La thrombasthénie de Glanzmann est une maladie résultant d'un trouble des plaquettes. Elle s'exécute souvent dans les familles comme une anomalie congénitale rare. Il accompagne généralement les syndromes de maladies acquises. Cela peut être une conséquence de la prise de médicaments.
La thrombasthénie de Glanzmann devient plus douce avec l'âge
La maladie se manifeste par une diathèse hémorragique - elle affecte principalement les enfants. Le patient souffre de saignements au niveau des gencives, du nez, du tractus gastro-intestinal, du sang apparaît dans l'urine et une ecchymose est visible sur la peau. Des saignements anormaux après des blessures et des chirurgies sont également caractéristiques de la thrombasthénie de Glanzmann. Des saignements vaginaux surviennent également chez les femmes.
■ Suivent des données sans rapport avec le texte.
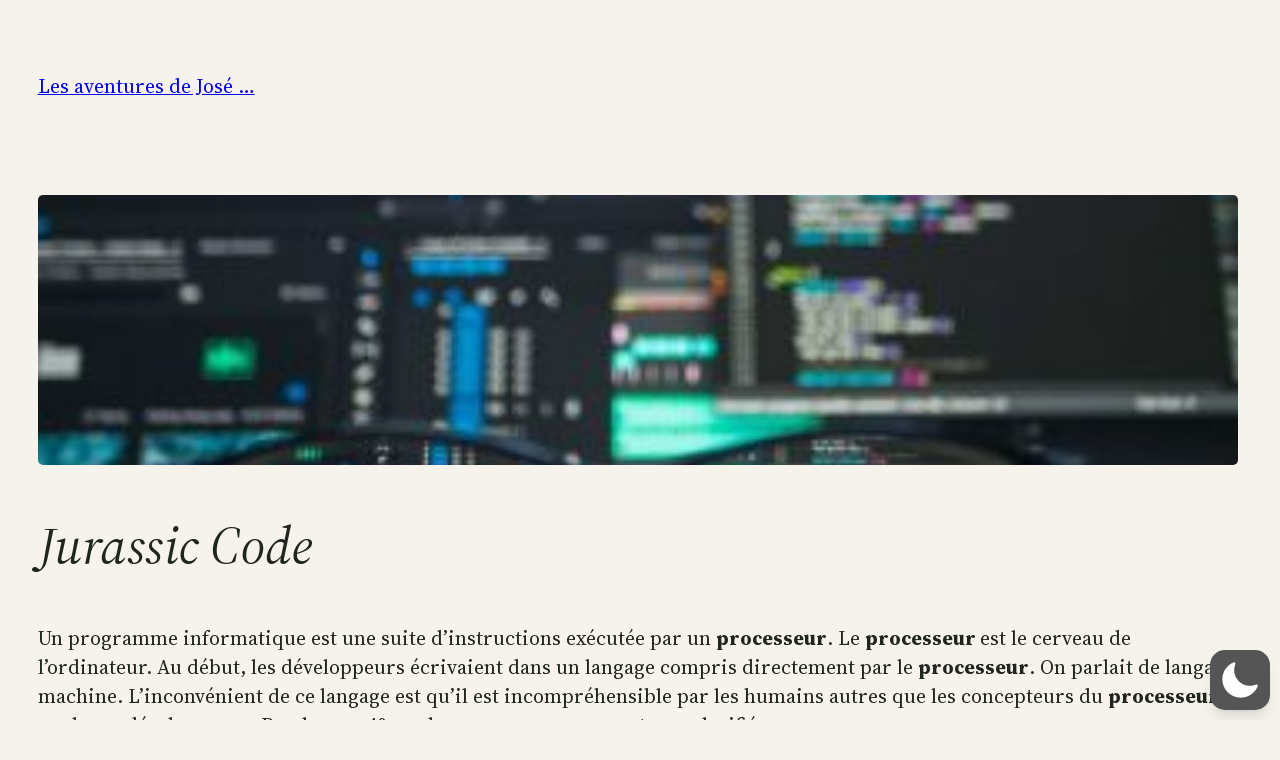

--- FILE ---
content_type: text/css
request_url: https://joselinformatique.obip.fr/wp-content/plugins/wp-dark-mode/assets/css/themes/twentytwentythree.css?ver=5.2.15
body_size: 130
content:
[data-wp-dark-mode-active][data-wp-dark-mode-preset="0"] a{color:#f1f1f1 !important}/*# sourceMappingURL=twentytwentythree.css.map */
Les symptômes de thrombasthénie disparaissent avec l'âge. À mesure que le patient vieillit, la maladie disparaît lentement.
Thrombasthénie de Glanzmann - un test de laboratoire
Des études montrent une augmentation du temps de saignement et l'absence de caillot. L'essence de la maladie est le manque ou une anomalie en présence de fibrinogène (facteur de coagulation sanguine). Le diagnosticien est également préoccupé par le temps de saignement significativement prolongé avec des numérations globulaires et plaquettaires normales.
Thrombasthénie de Glanzmann - diagnostic
La confirmation de la maladie est basée sur des antécédents familiaux et des tests de laboratoire.
Traitement de la thrombasthénie
Le traitement est symptomatique - transfusion sanguine. Dans les cas graves, une greffe de cellules hématopoïétiques est recommandée.